WASHINGTON (Reuters) - Rail shipments of crude oil and other dangerous goods should face a surcharge when they move through urban areas, Chicago Mayor Rahm Emanuel and several other big city mayors said on Thursday at the annual U.S. Conference of Mayors meeting.
A number of fiery derailments of crude-by-rail cargo in recent months have drawn attention from federal regulators who have vowed to keep train shipments safe.
Emanuel on Thursday proposed a freight fee on dangerous rail cargo moving through cities like Chicago and called on federal authorities to quickly set new safety standards for tank cars.
Philadelphia Mayor Michael Nutter joined the call along with the mayors of Milwaukee, Kansas City and several others.
Revenue from the surcharge would go to making the tracks safer, the officials said.
The rail industry, though, said new fees would lead to higher energy prices for consumers.
“Freight railroads each year invest roughly $25 billion of their own funds into the nationwide rail network so taxpayers don’t have to, and the result is rail infrastructure that is the envy of the world,” said the Association of American Railroads President and CEO Edward Hamberger in a statement. “With heating costs already expected to be high this winter, consumers should not be socked with potentially higher energy bills.”
The association supports Emmanuel’s suggestion for shippers to fully disclose hazardous contents, he added.
A crude-by-rail shipment in July 2013 derailed in a small town in the province of Quebec, Canada, killing 47 people. Two other cases where such trains have jumped the track and exploded have caused alarm among regulators.
A late December derailment in North Dakota led to an eighteen-car pileup on the sides of the tracks and a massive explosion that surprised officials for its force.
“We dodged a bullet in North Dakota,” U.S. Transportation Secretary Anthony Foxx said at the meeting on Thursday. “There was an event that, had it happened in a different location, could have resulted in a tremendous loss of life.”

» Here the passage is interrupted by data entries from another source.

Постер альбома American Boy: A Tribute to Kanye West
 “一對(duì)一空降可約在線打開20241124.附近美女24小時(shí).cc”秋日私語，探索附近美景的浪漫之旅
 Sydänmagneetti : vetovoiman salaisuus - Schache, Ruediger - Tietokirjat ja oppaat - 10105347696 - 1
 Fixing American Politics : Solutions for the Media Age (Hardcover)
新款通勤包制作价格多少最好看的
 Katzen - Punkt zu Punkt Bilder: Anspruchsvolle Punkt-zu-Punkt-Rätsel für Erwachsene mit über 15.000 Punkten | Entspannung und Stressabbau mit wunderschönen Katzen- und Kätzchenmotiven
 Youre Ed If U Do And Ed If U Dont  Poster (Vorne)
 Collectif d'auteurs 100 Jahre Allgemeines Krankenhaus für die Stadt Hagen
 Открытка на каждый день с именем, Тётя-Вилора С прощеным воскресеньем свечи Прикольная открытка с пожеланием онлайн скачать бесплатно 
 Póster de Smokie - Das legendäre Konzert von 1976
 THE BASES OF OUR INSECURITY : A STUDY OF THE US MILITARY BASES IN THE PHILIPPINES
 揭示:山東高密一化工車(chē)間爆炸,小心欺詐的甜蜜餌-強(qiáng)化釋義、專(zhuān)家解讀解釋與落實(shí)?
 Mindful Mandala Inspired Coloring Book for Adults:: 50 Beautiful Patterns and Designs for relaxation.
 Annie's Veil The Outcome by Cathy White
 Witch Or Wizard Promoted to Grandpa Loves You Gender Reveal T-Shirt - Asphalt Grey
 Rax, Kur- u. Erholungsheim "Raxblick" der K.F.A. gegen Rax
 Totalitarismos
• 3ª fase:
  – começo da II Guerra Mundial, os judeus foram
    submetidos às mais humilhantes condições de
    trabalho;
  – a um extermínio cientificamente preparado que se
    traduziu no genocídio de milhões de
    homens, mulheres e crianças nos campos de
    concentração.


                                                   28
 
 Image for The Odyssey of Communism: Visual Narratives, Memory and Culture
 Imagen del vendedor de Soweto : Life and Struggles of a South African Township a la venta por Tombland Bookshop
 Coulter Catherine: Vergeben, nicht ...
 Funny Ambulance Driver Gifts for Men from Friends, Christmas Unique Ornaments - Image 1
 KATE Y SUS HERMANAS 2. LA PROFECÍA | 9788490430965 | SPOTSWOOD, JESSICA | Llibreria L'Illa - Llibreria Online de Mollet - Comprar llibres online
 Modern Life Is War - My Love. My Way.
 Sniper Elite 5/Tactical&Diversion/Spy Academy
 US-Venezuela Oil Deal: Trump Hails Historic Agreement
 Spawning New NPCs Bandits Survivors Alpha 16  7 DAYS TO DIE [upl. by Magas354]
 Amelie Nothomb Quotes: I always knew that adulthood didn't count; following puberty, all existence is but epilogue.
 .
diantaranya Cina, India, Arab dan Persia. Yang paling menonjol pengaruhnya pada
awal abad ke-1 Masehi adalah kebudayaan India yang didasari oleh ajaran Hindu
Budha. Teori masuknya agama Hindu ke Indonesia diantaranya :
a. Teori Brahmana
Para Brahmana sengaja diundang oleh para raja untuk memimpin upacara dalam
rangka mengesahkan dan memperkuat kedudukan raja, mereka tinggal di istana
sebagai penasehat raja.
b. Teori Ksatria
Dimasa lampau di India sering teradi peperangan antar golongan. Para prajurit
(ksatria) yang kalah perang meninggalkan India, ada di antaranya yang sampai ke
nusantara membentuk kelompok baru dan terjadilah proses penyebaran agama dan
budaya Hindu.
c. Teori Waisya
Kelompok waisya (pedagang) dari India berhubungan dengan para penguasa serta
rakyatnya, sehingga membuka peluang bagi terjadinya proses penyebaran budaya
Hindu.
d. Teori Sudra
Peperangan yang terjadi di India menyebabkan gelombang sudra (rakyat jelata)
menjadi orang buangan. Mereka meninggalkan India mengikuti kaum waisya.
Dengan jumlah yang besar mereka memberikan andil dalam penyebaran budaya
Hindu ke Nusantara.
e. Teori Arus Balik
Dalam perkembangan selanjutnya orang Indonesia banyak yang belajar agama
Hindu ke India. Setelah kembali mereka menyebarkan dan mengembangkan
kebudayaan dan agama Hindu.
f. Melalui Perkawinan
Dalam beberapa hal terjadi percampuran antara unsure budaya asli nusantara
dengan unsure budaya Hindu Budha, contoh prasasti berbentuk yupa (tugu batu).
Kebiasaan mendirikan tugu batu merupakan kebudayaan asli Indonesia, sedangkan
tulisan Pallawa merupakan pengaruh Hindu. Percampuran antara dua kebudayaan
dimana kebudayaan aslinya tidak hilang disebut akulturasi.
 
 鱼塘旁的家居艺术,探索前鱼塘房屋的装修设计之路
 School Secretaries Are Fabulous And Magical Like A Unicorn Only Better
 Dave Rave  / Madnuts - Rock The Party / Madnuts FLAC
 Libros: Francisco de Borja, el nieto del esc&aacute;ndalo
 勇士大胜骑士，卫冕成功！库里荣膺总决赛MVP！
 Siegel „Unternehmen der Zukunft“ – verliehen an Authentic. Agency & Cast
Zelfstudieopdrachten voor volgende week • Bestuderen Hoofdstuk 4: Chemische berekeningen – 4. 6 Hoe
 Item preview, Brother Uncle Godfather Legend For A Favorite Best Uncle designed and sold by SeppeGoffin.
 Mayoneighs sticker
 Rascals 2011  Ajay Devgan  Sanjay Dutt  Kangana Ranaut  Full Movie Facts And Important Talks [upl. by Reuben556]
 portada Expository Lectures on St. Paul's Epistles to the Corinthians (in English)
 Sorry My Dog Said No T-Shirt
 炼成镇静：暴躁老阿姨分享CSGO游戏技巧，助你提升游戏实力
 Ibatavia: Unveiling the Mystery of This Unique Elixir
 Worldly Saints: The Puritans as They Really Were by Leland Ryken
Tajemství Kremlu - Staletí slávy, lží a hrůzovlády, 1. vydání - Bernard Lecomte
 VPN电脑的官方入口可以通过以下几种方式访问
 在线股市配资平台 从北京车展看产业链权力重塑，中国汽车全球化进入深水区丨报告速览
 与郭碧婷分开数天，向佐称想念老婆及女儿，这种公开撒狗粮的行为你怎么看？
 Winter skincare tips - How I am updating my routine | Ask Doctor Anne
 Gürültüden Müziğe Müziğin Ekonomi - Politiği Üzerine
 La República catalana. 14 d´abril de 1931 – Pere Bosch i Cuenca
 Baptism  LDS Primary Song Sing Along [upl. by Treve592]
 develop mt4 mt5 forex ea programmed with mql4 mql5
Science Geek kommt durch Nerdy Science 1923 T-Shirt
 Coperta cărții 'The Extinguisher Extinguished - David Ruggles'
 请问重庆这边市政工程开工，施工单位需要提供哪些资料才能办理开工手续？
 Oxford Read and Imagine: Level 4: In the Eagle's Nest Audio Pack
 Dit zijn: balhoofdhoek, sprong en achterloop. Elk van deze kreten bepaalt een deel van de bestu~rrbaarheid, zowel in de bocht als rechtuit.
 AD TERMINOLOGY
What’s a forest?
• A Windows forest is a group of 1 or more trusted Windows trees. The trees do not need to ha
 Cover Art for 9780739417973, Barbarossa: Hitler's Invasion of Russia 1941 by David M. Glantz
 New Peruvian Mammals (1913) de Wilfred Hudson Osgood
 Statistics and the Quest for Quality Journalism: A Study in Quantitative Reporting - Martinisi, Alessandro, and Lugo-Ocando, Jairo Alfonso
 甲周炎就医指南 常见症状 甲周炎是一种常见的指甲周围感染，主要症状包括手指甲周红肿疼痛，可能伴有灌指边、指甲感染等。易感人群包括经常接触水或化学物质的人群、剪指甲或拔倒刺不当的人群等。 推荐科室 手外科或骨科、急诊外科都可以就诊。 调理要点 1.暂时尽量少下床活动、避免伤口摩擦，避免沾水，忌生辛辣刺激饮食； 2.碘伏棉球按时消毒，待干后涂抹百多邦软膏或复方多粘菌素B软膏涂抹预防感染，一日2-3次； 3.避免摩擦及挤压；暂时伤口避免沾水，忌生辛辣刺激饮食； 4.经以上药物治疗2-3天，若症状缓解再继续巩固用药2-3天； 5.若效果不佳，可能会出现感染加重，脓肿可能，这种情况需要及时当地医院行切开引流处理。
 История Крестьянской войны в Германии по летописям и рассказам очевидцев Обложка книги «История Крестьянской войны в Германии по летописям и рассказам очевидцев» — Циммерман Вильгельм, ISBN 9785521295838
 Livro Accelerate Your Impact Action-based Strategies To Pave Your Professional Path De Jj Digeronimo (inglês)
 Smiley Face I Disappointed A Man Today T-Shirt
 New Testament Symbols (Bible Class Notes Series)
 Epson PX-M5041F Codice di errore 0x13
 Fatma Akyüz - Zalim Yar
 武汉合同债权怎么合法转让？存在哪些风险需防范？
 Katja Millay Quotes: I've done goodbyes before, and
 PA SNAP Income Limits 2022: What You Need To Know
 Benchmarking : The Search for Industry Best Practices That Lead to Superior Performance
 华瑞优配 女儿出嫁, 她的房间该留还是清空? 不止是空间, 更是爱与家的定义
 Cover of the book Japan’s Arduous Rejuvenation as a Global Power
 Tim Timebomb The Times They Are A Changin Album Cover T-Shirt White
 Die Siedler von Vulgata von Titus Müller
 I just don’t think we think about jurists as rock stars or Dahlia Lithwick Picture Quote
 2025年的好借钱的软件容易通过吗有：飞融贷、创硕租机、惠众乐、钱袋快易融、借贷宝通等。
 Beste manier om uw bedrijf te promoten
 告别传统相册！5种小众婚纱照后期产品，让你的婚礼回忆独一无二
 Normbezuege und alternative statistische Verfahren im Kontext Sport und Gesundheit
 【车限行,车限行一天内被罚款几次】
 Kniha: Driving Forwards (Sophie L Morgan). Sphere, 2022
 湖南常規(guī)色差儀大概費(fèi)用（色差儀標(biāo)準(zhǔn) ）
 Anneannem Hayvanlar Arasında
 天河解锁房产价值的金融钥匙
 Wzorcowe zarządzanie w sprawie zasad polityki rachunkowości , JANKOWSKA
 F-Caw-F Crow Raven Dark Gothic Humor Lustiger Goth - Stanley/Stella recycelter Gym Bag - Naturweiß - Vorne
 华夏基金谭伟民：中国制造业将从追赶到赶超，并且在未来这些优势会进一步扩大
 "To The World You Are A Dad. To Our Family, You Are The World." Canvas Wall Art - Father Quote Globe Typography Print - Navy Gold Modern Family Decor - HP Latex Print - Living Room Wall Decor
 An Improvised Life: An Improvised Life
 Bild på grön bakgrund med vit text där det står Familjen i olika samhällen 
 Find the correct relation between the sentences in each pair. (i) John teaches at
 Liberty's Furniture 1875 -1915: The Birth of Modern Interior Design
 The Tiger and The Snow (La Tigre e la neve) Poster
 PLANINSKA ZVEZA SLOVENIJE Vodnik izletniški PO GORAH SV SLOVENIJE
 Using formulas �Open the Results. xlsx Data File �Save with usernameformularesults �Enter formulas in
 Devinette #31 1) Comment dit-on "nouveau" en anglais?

Officials hope to soon have results of a study of crude oil produced in North Dakota’s oil patch, known as the Bakken, which has been the source of many of the volatile fuel shipments.
“We’re working as hard as we can and as fast as we can to get our arms around exactly what we’re dealing with,” he said at the meeting. “I welcome the ideas from this group of mayors on a solution you’re proposing,” Foxx said.